As for Woodward, United continue to gain new sponsors and improved commercial deals, but the running of the football side of United with him in charge has been at times laughable and his transfer record poor. Discounting the Community Shield, United have not won a trophy since Ferguson left, and continued poor performance, even for a club as popular worldwide as United, will affect the club’s ability to attract sponsors. In addition, unlike Moyes, Van Gaal was Woodward’s choice, and it will reflect badly on him should the Dutchman be sacked.
United’s academy is also under scrutiny. The Class of ’92 were highly successful and contained some genuinely world-class players. In the 24 years since then, however, the academy has produced some decent Premier League players, e.g. Danny Welbeck and Wes Brown, at best. Nicky Butt is the new head of the academy, but Brian McClair, Butt’s predecessor, announced he was leaving in February 2015, and vacated his role in May. That indicates the lack of emphasis placed on the academy currently, especially in comparison with the likes of Chelsea, Manchester City and Everton. That negligence has affected results; Paul McGuinness left his position in charge of the under-18s this month, with United eleventh in a twelve-team division.
Should Van Gaal leave before next season, his potential replacements are not without concerns, especially as the next manager will probably have to significantly restructure the squad once again. Rumours about Jose Mourinho replacing Van Gaal have been incessant since Chelsea sacked him. The Portuguese manager has had a trophy-laden managerial career and, in terms of results, will maximise the squad’s potential. But he has rarely developed young players, which is not a criticism that can be labelled at Van Gaal, and has so far left clubs after a few seasons. He is likely to solve United’s on-field issues in the short term, but will he provide long-term stability at a club that desperately needs it?
Ryan Giggs, on the other hand, is unproven as a manager. The fact that he is Van Gaal’s assistant suggests that Giggs has either agreed with LVG’s methods or been unable to convince Van Gaal enough to change his tactics. Either way it suggests that Giggs is not yet ready to take on a job of this magnitude at a world-renowned club in need of a strong and able manager.

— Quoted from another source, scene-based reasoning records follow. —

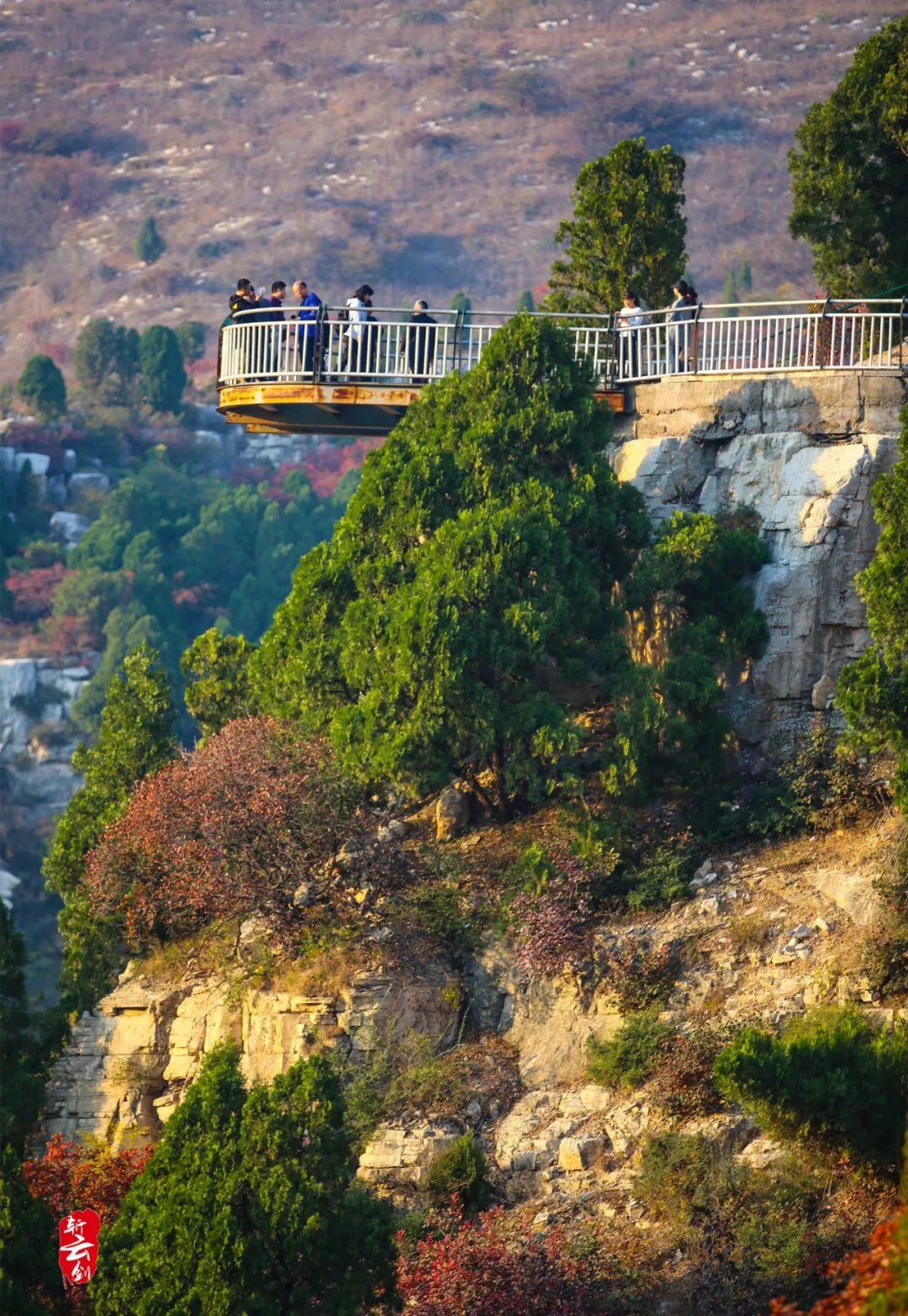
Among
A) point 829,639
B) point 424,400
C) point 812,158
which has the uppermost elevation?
point 812,158

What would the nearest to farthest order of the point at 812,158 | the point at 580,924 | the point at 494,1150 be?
the point at 494,1150 < the point at 580,924 < the point at 812,158

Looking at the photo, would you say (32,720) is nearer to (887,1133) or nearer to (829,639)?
(829,639)

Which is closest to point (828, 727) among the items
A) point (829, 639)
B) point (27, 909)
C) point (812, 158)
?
point (829, 639)

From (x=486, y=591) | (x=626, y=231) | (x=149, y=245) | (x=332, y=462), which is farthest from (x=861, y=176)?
(x=149, y=245)

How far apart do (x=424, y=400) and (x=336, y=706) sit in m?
3.77

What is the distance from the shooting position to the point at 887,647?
67.6ft

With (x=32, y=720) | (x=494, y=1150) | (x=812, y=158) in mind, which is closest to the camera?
(x=494, y=1150)

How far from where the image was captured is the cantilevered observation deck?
24047mm

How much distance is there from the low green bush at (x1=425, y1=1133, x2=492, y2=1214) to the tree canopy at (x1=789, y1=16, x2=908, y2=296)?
39.9 feet

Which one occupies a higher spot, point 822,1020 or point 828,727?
point 828,727

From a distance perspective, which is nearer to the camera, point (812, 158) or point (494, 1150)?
point (494, 1150)

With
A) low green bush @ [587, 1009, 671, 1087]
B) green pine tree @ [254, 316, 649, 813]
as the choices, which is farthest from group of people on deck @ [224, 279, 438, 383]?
low green bush @ [587, 1009, 671, 1087]

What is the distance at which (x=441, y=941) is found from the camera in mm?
21484

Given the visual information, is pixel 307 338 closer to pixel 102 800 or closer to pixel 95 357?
pixel 102 800
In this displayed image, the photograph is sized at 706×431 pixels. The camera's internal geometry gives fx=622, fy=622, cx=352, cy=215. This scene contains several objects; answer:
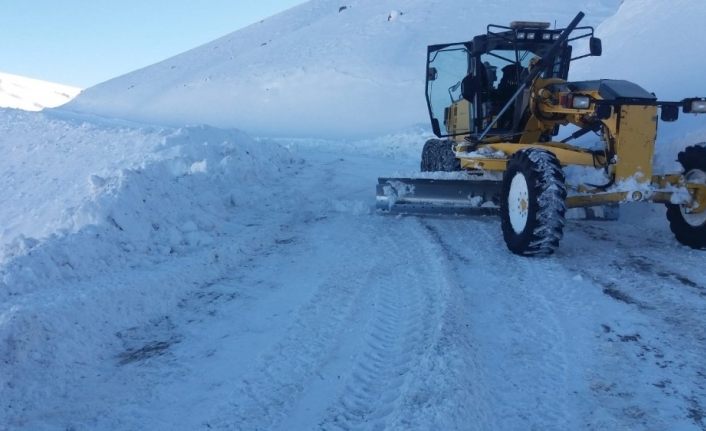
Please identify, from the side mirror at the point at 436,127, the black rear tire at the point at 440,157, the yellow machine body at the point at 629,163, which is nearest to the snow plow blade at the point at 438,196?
the yellow machine body at the point at 629,163

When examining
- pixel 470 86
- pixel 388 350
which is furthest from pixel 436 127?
pixel 388 350

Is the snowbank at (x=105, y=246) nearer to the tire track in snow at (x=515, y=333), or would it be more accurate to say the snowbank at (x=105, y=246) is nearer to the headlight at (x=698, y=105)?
the tire track in snow at (x=515, y=333)

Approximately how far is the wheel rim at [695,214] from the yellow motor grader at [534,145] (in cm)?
1

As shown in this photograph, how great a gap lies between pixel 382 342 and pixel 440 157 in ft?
21.7

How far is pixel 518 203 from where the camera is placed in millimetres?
6250

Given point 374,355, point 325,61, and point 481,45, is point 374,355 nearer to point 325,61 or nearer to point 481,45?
point 481,45

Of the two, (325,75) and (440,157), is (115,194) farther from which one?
(325,75)

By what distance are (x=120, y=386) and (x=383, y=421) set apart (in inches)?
59.4

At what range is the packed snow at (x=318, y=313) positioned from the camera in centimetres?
313

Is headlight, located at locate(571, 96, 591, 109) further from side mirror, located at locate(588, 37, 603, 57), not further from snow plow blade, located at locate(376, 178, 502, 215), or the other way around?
snow plow blade, located at locate(376, 178, 502, 215)

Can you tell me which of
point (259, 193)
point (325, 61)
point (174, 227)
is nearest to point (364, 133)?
point (325, 61)

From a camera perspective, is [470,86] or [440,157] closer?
[470,86]

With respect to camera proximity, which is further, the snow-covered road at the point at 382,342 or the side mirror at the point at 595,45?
the side mirror at the point at 595,45

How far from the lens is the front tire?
5.67 m
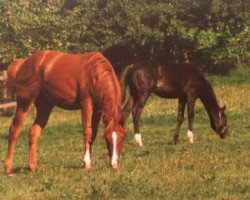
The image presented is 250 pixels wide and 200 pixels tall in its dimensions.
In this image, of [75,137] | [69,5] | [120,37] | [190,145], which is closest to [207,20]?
[120,37]

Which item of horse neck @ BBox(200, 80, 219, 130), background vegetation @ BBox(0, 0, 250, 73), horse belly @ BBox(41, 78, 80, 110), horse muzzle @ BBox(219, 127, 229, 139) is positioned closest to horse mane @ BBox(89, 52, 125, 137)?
horse belly @ BBox(41, 78, 80, 110)

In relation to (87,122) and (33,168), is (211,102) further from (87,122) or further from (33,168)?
(33,168)

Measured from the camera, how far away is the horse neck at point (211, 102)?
731 inches

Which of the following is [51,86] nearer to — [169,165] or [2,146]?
[169,165]

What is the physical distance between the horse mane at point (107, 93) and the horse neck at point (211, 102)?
6849 mm

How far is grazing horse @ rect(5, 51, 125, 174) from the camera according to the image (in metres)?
11.8

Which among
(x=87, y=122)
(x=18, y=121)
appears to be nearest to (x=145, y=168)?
(x=87, y=122)

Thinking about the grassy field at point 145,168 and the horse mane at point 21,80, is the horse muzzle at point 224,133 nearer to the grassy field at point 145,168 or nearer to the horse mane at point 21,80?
the grassy field at point 145,168

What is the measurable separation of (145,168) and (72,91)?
2.09 metres

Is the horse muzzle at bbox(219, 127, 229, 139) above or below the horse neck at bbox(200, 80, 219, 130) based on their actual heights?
below

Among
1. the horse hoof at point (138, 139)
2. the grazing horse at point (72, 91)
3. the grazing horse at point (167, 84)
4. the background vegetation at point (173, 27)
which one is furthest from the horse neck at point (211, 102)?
the background vegetation at point (173, 27)

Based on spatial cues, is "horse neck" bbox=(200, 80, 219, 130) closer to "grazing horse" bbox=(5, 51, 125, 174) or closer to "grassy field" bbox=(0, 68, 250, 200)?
"grassy field" bbox=(0, 68, 250, 200)

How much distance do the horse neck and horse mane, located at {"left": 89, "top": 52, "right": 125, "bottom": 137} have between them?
6849mm

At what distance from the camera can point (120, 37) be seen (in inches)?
1556
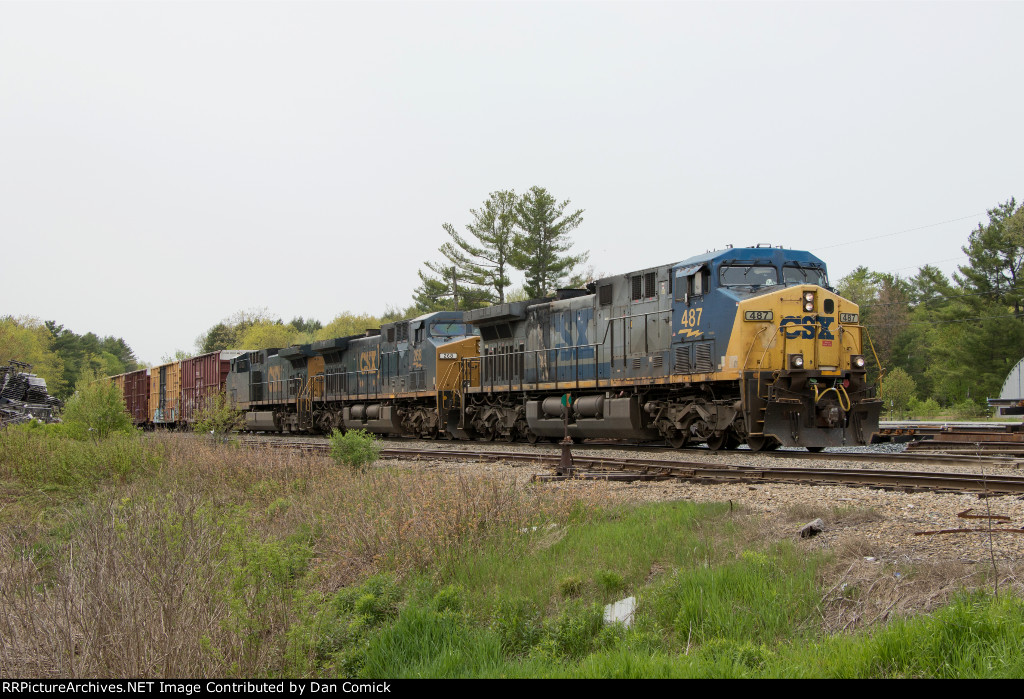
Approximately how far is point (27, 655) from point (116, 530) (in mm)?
2145

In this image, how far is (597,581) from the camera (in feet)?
18.8

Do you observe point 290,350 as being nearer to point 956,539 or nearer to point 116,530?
point 116,530

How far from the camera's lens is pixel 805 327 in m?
13.7

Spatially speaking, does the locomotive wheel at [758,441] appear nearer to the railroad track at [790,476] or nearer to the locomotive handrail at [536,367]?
the railroad track at [790,476]

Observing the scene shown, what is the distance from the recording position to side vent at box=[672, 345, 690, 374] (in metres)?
14.8

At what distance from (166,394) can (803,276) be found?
34780 millimetres

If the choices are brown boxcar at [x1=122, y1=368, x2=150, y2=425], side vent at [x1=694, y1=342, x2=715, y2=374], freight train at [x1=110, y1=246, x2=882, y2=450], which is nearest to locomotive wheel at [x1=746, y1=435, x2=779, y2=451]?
freight train at [x1=110, y1=246, x2=882, y2=450]

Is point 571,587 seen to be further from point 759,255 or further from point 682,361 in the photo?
point 759,255

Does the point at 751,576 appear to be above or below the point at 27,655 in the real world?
above

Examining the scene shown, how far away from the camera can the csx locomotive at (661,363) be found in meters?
13.6

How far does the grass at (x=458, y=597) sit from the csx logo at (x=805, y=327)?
6.75 m

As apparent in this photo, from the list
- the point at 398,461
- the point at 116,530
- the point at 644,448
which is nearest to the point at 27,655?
the point at 116,530

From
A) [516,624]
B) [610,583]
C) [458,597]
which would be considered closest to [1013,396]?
[610,583]

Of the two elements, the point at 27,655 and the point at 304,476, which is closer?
the point at 27,655
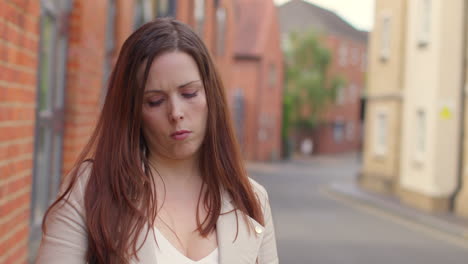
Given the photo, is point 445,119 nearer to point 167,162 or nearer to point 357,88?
point 167,162

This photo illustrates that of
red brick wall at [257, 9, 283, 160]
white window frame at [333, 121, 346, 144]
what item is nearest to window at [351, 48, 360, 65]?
white window frame at [333, 121, 346, 144]

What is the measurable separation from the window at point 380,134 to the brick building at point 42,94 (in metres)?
14.7

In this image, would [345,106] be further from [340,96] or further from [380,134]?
[380,134]

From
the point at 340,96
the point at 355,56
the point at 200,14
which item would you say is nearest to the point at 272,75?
the point at 340,96

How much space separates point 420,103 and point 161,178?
58.2ft

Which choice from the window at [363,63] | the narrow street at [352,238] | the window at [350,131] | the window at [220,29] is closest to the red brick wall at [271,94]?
the window at [350,131]

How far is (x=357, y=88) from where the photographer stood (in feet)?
216

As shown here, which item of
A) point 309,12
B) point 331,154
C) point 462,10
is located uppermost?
point 309,12

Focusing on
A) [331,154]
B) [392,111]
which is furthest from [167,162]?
[331,154]

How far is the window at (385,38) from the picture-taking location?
2236 cm

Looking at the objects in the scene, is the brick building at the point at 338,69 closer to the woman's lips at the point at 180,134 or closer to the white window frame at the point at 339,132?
the white window frame at the point at 339,132

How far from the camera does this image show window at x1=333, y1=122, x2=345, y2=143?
62.2m

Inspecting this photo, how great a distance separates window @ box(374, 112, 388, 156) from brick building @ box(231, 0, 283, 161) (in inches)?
781

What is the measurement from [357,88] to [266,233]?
64858 mm
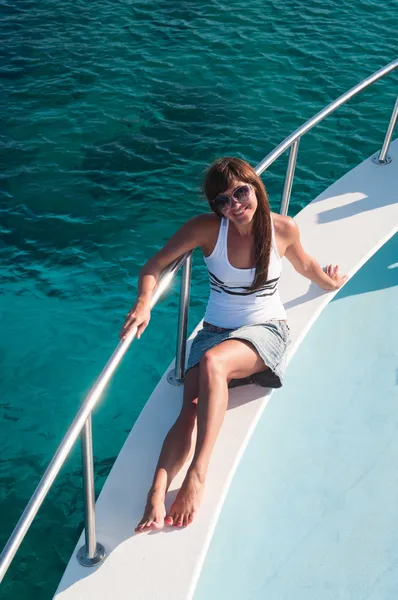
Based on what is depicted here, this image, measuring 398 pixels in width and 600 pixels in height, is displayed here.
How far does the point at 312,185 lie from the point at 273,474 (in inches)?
185

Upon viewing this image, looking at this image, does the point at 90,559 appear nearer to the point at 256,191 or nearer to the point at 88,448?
the point at 88,448

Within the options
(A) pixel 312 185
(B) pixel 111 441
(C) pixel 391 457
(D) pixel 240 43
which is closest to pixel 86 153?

Overall, United’s problems both off and on the field since Ferguson left the club are not mutually exclusive. United lack a strong footballing structure (sporting directors etc.) that the likes of Bayern Munich – whose executives shepherd the club through managerial and squad changes, and thus ensure the continued success of the club – possess. This means that when a talismanic figure, such as Ferguson, leaves, United enter a period of uncertainty that affects performances and is difficult to rectify, as has been shown over the past three seasons. For United to remain at the top of world football, strong, decisive leadership is needed at an executive and managerial level.